While still not great, both Pfizer and Moderna had 9.8% and 9.7% Black enrollment by race, which is higher than the 3-5% generally seen in other clinical trials. 

Do the vaccines work differently in people of color? 

No. There is no difference in how the vaccines work based on race or ethnicity. The only factor that affects the ability to work is the  strength of your immune system. People with a compromised immune system may not be able to respond as well to the vaccine, and hence may be less effective in such persons.

What are the top questions and concerns you hear from the African American patients you work with? 

Patients are concerned about trusting the process, but once explained, they are less reluctant. For transplant patients, the population I work with, they also want reassurance from their doctors that it will not interfere with their transplanted organ and not cause rejection.

How do you address these concerns? 

Education is key as well as looking at the data. There are several studies looking at the response of transplanted patients to the vaccine, and the level of antibodies that are developed. It is important if you're a transplant patient to consider monitoring your level of antibodies to establish if you were able to develop an adequate response to the vaccine.

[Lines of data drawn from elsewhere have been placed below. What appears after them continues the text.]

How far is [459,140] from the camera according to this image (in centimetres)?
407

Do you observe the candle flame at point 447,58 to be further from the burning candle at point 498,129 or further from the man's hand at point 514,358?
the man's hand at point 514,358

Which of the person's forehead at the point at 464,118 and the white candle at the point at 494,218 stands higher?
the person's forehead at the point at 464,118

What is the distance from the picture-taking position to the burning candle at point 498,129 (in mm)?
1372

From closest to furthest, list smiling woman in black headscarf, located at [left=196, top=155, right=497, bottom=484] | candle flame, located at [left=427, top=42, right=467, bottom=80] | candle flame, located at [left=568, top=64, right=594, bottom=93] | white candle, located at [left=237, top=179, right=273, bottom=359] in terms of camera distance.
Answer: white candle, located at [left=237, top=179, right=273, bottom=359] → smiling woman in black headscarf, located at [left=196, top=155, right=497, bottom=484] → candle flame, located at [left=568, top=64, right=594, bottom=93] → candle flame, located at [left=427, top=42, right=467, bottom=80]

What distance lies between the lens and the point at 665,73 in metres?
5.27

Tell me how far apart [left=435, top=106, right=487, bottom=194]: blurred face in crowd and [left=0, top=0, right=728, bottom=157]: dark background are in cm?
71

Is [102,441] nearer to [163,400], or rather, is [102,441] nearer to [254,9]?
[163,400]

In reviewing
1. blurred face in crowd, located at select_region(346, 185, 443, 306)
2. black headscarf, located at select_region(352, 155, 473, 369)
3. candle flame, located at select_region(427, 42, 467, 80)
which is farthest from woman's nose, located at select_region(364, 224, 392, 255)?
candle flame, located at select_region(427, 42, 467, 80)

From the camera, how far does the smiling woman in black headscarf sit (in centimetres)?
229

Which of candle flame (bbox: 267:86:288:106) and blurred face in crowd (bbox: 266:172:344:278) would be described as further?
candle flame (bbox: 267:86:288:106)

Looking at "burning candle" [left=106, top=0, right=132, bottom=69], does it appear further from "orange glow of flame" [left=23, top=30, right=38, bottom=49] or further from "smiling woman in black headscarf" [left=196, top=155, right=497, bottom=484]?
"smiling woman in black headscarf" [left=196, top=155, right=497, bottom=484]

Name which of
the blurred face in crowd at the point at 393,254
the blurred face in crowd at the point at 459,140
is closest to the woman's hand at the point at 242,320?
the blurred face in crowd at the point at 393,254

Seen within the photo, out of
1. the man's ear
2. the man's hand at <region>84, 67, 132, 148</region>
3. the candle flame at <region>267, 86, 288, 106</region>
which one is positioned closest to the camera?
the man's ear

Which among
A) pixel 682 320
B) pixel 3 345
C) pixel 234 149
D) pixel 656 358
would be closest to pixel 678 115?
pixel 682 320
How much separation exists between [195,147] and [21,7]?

What would you say to someone who is unsure about getting the COVID-19 vaccine? 

It is important to get vaccinated if you do not have a contra-indication (severe allergic reaction to a previous vaccine thought to be life-threatening). The more people are vaccinated the less the virus will mutate, as we are facing more and more variants as the virus passes from one person to another. 

Getting COVID 19 disease carries more risk of dying if you're within that group with co-morbidities, and immunocompromised. There are no direct deaths related to the COVID-19 vaccine, but 2.6 million people have died across the world, and over 550,000 persons here in the U.S. from the coronavirus.

With all the variants appearing in this country, any protection from any vaccine is better than no protection at all.